That’s a source of some frustration for Louise Ferguson, a University of California Extension specialist who has spearheaded much of the research on mechanization. In an interview, she pointed to successes in research that showed limited canopy or trunk damage and production of fruit that passed muster in taste tests.

“It’s a source of frustration to be so close,” Ferguson said, “but the average olive grower doesn’t want to budge.”

Because most olive growers have diversified operations, she said, they may not know “what part of the operation is eroding their capital.

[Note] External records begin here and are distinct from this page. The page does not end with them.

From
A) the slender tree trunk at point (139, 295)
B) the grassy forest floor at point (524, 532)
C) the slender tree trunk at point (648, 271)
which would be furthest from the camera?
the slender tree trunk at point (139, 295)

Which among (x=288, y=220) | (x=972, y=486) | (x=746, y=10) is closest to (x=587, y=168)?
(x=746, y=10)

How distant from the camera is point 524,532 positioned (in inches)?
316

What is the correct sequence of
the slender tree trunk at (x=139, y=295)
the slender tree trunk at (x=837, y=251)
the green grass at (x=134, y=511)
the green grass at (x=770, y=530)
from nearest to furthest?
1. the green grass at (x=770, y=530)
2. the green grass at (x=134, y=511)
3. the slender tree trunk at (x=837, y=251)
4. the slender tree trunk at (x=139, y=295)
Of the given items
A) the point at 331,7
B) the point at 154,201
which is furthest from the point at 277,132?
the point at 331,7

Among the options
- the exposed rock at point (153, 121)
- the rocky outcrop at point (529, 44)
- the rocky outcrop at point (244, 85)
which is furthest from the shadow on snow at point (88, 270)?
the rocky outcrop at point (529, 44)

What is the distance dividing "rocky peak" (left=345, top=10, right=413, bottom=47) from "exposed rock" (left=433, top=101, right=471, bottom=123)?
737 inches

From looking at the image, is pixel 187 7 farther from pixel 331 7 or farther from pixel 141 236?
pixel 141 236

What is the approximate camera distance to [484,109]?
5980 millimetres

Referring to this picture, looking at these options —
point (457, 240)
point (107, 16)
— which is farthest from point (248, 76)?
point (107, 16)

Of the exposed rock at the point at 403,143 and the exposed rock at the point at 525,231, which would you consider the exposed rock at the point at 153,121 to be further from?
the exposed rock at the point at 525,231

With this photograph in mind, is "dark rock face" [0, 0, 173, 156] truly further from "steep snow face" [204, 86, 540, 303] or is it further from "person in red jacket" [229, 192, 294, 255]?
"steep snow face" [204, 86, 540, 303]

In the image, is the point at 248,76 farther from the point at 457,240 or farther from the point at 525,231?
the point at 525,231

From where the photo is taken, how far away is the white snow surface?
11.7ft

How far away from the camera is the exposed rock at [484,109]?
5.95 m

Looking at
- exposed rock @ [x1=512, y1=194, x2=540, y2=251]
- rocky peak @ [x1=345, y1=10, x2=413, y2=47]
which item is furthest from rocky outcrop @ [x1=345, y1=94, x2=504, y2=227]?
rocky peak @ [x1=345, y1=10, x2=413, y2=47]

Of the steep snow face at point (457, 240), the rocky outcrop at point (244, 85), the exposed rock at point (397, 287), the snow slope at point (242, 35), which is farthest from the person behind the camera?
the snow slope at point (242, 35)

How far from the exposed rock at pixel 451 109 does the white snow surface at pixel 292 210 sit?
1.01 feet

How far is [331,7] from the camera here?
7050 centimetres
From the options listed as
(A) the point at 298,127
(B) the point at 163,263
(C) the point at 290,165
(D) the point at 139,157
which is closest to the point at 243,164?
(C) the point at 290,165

Hand-harvesting costs are driving this industry into the ground.”

Ferguson said the industry’s attention to thwarting the olive fruit fly diverted some of their attention and resources away from coming up with “turnkey machines” that could be used for harvesting in the orchards.

She’s convinced that it will be necessary for growers to “change the trees and the machinery at the same time,” to use pruning and shaping of trees along with the machinery that shakes olives from the trees.

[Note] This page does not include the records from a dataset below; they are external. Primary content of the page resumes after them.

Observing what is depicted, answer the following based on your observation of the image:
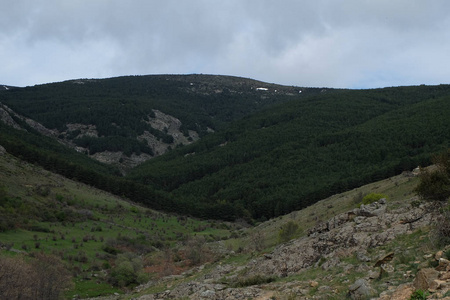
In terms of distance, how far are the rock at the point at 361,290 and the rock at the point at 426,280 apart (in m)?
1.34

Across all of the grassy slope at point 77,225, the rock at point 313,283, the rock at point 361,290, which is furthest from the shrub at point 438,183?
the grassy slope at point 77,225

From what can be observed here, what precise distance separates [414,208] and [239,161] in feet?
422

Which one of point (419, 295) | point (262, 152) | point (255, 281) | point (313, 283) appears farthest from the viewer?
point (262, 152)

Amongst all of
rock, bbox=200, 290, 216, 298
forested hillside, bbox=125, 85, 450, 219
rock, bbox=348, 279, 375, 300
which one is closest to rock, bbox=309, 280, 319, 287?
rock, bbox=348, 279, 375, 300

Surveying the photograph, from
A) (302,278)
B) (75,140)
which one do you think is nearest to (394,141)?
(302,278)

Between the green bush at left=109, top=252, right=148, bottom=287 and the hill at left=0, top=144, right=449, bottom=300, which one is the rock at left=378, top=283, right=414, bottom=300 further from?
the green bush at left=109, top=252, right=148, bottom=287

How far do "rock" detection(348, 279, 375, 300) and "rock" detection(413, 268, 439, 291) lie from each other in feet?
4.38

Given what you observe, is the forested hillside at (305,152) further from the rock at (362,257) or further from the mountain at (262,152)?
the rock at (362,257)

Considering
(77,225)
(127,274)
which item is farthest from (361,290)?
(77,225)

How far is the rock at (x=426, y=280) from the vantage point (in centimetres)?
844

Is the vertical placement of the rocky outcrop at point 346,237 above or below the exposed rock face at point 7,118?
below

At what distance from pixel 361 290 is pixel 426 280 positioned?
6.45 feet

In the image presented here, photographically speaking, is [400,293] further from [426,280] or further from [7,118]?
[7,118]

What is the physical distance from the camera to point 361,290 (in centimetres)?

Ferguson also believes mechanical pruning can be used to help address the issue of alternate bearing in olives.

The Exeter meeting opened with Elizabeth Fichtner, UC Extension specialist on olives for Tulare County, talking about research aimed at better understanding alternate bearing in olives.

Fichtner and Carol Lovatt, professor of plant physiology at UC Riverside, are doing a research project that looks at the effect of shoot growth and whether use of plant growth regulators could address the alternate bearing issue.

“Alternate bearing makes it hard to manage budgets,” Fichtner said.

She said the problem may be exacerbated by lack of harvesting in an off-year when growers simply leave olives on the trees because there are so few and picking is costly.

The study also looks at what has been done to mitigate alternate bearing in citrus and avocado and to see if that may work in olives.